And there it was, in their biggest game of the year, the ever reliable Perrett in the last game of his distinguished career ambling into a position so talked about because there was just nobody else left to the do the job. Even he had asked Des Hasler earlier in the year if he could be excused from playing on the sabbath. The scenario was dripping with irony, none of which will have humoured Bulldogs fans.
They had watched Morris limp off. Josh Reynolds followed up the tunnel soon after. NSW's best back-rower Josh Jackson playing on the wing. It wasn't supposed to end this way, they would say. But indeed it had. Hasler has some serious renovations planned for summer. But to say the Bulldogs woes had unfairly aided the Panthers would be taking away from the competition's great entertainers, who razzled and dazzled in equal measure to set up a not-to-be-missed showdown with Canberra next week. Care to guess how many tries in that one?
Once they had survived the predictable Dogs O' War first-half onslaught there was only ever going to be one winner at Allianz Stadium on Sunday.

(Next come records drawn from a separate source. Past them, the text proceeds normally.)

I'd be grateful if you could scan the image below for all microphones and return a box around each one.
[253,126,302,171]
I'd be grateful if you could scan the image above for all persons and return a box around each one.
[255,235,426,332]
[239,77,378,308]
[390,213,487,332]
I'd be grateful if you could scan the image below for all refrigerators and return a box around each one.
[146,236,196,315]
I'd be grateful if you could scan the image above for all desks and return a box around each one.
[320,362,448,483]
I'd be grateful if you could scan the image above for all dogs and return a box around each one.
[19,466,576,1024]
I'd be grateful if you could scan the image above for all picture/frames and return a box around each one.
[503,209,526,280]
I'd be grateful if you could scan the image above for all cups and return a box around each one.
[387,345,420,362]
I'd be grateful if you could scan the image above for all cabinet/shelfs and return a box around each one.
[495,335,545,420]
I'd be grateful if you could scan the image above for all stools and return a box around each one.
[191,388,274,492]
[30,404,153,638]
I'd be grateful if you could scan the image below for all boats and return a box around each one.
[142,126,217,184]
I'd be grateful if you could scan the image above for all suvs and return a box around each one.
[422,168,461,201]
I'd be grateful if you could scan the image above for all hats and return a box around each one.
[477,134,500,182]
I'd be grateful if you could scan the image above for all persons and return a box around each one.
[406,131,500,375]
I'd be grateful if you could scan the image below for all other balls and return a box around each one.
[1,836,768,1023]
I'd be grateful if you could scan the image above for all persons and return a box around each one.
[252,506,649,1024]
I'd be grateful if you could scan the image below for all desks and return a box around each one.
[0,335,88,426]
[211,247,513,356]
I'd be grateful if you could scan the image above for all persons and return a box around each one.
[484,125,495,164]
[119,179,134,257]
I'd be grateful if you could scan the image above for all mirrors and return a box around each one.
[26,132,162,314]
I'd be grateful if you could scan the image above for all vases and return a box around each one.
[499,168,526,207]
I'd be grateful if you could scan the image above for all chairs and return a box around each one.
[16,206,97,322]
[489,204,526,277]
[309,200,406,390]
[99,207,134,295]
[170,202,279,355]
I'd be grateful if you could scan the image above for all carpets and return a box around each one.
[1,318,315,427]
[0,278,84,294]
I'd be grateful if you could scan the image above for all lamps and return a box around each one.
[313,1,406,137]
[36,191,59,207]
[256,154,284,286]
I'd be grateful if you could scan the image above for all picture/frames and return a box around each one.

Matt Moylan showed what confidence State of Origin can give to a representative rookie. Josh Mansour too. They might not win the competition this year – diehards will argue they still might – but who will be backing against them winning one in the next few years? Certainly not Des Hasler. "They did better than I thought, to tell you the truth," he said. "They could be a surprise packet actually. There could be a few more upsets. I certainly wouldn't be taking them lightly, that's for sure."
Hasler could fume the rub of the green didn't go his way. Or perhaps more poignantly Josh Morris' way. Penalised in the lead-up to the Panthers' first try, Morris was denied a lifeline in the second half when appearing to ground a ball which kissed the chalk having wrestled Bryce Cartwright over.
Predictably, the Panthers went up the other end and scored almost immediately through Tyrone Peachey to deliver last rites on the Bulldogs' season. Peter Wallace got in on the party. Mansour too. It was part of 24 unanswered second-half points at one stage as a two-point half-time deficit was scarcely believable given the final score.
"They played really well and they made us really work hard in the middle and the way they move the ball across," Bulldogs skipper James Graham said. "They've got people who can skip, who can jink and find an offload late and really put yourself under pressure and keep you guessing.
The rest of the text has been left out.